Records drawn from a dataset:
☆ ☆ ☆ ☆

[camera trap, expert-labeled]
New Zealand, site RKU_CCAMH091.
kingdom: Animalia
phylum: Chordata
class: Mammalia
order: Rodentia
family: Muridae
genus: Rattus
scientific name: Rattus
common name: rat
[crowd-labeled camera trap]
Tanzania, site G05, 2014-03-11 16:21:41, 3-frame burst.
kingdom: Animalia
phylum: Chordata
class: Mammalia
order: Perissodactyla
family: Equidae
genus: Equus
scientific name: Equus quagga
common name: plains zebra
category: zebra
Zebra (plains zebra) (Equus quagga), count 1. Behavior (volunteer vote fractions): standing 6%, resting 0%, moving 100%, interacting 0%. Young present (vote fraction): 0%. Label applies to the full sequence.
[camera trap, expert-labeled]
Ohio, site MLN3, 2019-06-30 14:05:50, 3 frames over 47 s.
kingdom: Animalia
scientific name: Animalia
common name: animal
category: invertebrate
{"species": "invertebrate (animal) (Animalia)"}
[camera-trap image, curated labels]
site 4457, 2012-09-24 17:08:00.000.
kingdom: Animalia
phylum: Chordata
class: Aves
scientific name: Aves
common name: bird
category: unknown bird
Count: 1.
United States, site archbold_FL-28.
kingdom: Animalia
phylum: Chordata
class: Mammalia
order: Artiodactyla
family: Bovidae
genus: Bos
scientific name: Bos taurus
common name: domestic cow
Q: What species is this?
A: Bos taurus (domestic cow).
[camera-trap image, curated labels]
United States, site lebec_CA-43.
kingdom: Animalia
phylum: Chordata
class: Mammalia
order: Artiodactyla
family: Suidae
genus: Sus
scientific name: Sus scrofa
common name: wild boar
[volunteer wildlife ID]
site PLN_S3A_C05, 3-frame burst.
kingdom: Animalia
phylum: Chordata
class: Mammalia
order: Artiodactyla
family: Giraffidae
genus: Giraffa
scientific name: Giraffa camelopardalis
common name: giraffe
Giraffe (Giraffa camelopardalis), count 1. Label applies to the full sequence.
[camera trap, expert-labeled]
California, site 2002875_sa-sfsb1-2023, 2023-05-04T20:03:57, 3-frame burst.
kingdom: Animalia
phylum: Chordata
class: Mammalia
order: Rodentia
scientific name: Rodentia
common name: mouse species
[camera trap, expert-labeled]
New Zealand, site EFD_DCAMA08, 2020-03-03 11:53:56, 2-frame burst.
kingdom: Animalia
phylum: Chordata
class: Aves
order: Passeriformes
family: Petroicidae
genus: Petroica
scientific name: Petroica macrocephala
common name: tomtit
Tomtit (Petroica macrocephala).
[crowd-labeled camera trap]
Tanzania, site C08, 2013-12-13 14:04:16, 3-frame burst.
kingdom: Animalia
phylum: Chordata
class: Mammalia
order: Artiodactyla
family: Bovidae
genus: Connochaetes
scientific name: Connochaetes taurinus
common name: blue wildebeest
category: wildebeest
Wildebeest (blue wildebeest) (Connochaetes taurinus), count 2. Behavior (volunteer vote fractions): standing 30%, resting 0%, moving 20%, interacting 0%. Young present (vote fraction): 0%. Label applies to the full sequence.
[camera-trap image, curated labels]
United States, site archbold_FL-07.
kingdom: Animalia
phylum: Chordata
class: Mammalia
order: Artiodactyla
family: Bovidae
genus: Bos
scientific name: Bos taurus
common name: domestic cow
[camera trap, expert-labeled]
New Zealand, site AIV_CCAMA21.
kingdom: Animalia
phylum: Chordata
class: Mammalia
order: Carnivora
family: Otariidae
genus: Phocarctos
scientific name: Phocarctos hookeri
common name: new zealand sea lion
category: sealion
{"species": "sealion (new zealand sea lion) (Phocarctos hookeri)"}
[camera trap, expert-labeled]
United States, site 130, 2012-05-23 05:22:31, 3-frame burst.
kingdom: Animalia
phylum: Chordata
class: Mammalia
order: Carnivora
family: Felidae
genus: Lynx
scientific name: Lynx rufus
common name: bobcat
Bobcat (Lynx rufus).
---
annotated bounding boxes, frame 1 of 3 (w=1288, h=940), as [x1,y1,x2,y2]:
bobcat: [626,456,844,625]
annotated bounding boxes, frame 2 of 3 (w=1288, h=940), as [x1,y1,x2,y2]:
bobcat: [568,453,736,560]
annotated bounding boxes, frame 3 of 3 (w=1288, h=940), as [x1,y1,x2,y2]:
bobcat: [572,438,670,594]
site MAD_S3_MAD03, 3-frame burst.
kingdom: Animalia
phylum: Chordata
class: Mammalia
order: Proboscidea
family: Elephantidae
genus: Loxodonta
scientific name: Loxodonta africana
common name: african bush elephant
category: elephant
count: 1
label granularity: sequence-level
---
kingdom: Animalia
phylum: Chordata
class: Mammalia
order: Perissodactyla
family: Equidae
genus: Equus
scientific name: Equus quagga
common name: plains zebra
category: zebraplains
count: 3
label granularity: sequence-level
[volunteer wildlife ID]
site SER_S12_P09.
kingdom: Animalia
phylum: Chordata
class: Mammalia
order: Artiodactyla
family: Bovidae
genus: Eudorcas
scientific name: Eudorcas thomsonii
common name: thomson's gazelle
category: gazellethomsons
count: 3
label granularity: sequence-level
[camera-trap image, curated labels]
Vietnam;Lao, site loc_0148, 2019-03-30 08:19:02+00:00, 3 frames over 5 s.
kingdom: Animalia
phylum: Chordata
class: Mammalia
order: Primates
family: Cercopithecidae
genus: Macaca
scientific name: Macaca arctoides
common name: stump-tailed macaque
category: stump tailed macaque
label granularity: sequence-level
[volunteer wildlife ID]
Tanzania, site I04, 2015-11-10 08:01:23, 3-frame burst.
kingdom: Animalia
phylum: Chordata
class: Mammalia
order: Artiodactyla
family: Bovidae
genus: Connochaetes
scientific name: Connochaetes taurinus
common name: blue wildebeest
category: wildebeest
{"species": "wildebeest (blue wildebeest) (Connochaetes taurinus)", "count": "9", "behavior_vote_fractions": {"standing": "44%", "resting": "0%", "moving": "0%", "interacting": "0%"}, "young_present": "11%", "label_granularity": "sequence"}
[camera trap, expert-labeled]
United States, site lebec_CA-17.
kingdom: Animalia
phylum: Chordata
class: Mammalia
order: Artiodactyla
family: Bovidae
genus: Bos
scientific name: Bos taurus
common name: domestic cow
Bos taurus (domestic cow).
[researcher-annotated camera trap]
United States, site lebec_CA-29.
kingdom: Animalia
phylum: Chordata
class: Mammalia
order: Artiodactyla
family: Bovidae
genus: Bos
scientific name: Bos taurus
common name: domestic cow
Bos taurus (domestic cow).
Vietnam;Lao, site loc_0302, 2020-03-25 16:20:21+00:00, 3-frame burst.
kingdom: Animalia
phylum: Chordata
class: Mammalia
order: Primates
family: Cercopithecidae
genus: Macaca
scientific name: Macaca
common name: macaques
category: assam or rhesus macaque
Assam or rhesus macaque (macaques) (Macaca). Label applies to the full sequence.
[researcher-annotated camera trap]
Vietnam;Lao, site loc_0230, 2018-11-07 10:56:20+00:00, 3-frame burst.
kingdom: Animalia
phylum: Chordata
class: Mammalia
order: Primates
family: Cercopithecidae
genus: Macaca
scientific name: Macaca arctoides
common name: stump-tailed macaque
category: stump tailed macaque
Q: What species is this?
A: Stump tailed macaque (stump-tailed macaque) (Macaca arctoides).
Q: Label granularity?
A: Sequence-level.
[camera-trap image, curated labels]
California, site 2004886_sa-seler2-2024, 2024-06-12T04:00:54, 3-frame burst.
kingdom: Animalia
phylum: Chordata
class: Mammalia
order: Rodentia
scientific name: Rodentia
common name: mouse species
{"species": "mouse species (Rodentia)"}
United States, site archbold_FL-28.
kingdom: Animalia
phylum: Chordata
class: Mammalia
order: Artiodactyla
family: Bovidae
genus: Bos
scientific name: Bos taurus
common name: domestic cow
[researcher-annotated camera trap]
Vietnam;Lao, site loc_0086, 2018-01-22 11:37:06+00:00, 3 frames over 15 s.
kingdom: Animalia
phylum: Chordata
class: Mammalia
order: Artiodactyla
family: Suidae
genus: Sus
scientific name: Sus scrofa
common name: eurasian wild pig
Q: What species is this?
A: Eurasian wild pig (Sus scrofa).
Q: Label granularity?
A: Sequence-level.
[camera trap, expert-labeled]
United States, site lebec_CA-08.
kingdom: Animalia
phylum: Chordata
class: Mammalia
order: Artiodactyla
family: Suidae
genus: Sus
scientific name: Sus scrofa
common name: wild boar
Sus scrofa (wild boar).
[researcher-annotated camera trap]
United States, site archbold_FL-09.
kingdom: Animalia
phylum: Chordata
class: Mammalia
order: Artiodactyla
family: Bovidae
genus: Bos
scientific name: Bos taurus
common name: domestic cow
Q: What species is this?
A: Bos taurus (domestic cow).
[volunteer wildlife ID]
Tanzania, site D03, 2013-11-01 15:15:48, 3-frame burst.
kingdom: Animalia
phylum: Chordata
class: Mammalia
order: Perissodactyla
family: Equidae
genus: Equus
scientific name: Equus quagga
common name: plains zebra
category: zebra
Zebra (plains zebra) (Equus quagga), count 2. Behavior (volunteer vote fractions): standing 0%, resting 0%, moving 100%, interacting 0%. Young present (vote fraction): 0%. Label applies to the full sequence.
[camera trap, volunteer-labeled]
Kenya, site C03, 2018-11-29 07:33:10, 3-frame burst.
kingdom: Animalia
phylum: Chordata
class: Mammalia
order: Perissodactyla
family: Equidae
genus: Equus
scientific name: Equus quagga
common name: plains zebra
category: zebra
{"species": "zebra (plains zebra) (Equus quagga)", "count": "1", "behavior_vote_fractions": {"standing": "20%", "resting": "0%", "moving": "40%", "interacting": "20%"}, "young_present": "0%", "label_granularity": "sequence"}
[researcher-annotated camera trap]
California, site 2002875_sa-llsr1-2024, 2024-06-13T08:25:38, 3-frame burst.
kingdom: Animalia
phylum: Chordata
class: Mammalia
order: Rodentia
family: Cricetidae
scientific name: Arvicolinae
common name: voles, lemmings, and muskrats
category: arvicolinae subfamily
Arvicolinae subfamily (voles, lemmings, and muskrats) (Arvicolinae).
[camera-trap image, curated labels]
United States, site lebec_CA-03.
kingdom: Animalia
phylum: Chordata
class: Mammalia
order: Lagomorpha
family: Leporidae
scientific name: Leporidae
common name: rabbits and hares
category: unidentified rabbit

☆ ☆ ☆ ☆

## Exercise objective:
Only output the lines from the one with "United States, site lebec_CA-03." through the end of the entries above, exactly as they are.

## Output:
United States, site lebec_CA-03.
kingdom: Animalia
phylum: Chordata
class: Mammalia
order: Lagomorpha
family: Leporidae
scientific name: Leporidae
common name: rabbits and hares
category: unidentified rabbit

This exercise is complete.